_Stated exercise A_
In the records, swap "person seated in background" for "seated figure" in the lines from the one containing "How much of" to the one containing "1.69 meters". Give back only those lines, with nothing else changed.

_Source passage_

----------

If you’re a left-winger, then the right-wingers claim that you’re mad, and the centrists say that while you’re not mad, you’re mistaken. Similarly, if you’re a right-winger, then the left-wingers will claim that you’re mad, and the centrists will say that while you’re not mad, you’re mistaken. But if you’re a centrist then no-one says you’re mad, just mistaken. But this is nothing to do with whether or not the centrist position is right. It’s merely due to the fact that they have no opponents who are far enough away from them on the scale to assert that they’re mad.
Interesting thesis, but I'm not sure it's true. First of all, as a centrist myself, I can assure you that I am just as capable as any moonbat of seeing wingnuts for the loonies they are -- that is, of properly employing the concept "wingnut" (and "moonbat" too, of course). And the feeling seems mutual to me as well, from both sides. No advantage there.
W/r/t particular issues, on the other hand (quantifiable ones, say), the thesis is entirely plausible (including its independence from the issue of whether a centrist position is correct or not). But that's not really my subject here (and over there, similar points were made perfectly well by others). Campbell goes on to say that "[t]his reasoning applies not just to political debate, but to any sort of debate on any topic. The centrist positions have an in-built advantage." Now in the philosophical context, here and elsewhere, I have presented my approach to debates like realism vs. antirealism or dogmatism vs. skepticism in just this way, as a mean between extremes -- even, sometimes, with an explicit nod to Aristotle -- and of course in doing so I'm simply continuing in the footsteps of others (Rorty, Putnam, McDowell, etc.; though the all-important details differ greatly). Is there really an "advantage," of the sort Campbell suggests, to doing this?
I should point out that this is not really a test of the thesis, which, again, was intended to apply to specific, e.g. quantifiable, types of case. In fact it presumes the thesis, or at least the intuition that underlies it. That is, I see my favored brand of post-Kantian pragmatism as attractive precisely because it splits the difference between unacceptable extremes. Using the quantifiable image of space, then, we put the point this way: in this picture (which I'm not giving here), the world is independent enough of our minds to escape idealism and relativism, without being so independent as to make a mystery of our cognitive access to it (i.e., in the realist manner). That does sound admirably sane and moderate, as well it should (after all, it's correct).

----------

_Supplied records_
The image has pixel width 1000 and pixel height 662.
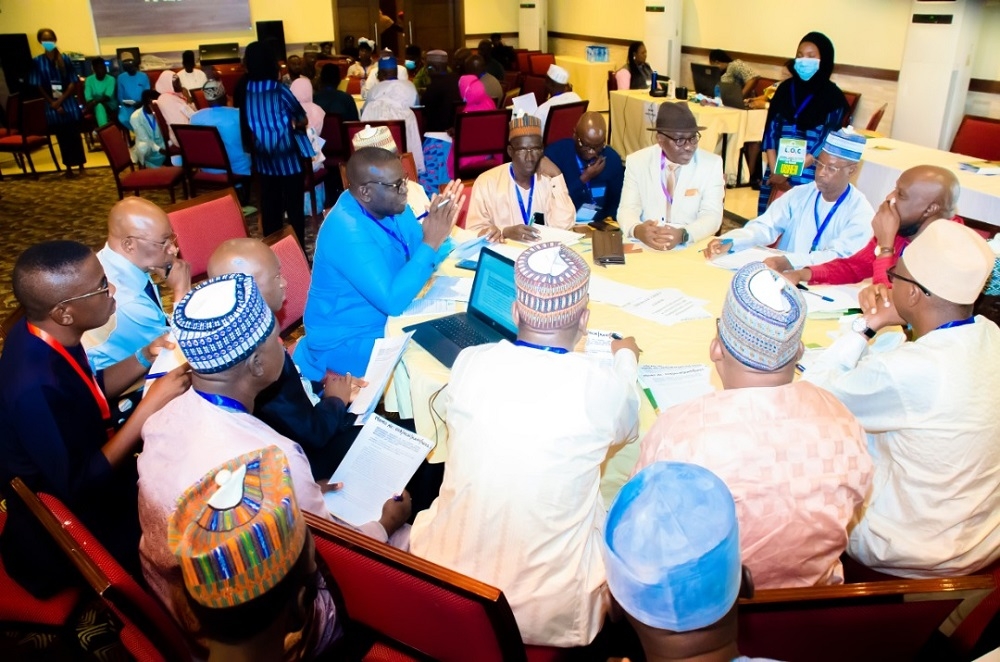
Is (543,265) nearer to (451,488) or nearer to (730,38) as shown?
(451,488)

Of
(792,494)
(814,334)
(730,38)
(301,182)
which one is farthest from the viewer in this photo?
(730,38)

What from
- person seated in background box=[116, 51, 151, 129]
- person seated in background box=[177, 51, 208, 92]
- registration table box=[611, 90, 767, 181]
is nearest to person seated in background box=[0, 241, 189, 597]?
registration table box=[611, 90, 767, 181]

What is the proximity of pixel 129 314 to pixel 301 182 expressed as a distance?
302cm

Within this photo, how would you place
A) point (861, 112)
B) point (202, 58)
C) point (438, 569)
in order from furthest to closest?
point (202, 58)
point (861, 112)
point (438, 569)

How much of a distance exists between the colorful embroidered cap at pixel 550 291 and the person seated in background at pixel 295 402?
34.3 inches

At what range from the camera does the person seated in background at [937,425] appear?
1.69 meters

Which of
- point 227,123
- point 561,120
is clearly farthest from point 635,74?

----------

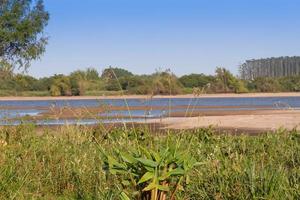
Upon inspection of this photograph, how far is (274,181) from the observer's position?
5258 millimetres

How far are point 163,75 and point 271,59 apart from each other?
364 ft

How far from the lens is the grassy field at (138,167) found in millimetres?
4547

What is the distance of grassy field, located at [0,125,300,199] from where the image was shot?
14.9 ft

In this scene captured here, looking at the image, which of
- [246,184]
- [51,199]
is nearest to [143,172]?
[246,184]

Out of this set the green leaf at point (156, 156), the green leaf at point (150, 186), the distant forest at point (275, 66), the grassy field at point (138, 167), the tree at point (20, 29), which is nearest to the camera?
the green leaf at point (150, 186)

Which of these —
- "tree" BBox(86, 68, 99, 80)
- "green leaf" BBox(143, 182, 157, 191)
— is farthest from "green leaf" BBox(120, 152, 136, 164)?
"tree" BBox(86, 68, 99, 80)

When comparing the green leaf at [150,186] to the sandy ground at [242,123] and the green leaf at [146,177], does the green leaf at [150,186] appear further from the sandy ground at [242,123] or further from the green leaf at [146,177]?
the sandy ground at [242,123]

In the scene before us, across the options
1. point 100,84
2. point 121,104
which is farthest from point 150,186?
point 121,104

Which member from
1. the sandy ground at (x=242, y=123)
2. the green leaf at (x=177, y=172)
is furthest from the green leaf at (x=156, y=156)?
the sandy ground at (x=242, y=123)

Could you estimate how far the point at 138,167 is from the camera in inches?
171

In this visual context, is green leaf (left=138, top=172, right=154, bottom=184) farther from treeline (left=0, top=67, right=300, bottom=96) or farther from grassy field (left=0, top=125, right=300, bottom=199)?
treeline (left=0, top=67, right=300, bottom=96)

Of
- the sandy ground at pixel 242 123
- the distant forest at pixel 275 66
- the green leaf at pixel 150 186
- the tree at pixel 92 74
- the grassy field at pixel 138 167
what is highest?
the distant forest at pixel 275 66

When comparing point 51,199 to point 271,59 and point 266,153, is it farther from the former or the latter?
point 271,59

----------

_Stated exercise B_
In the passage on centrism, which three philosophers does the author name as predecessors whose footsteps the author follows?

_Written solution A_
How much of a distance exists between the colorful embroidered cap at pixel 550 291 and the seated figure at pixel 295 402?
34.3 inches

At what range from the camera does the seated figure at [937,425] appear?
1.69 meters

_Written solution B_
Rorty, Putnam, and McDowell.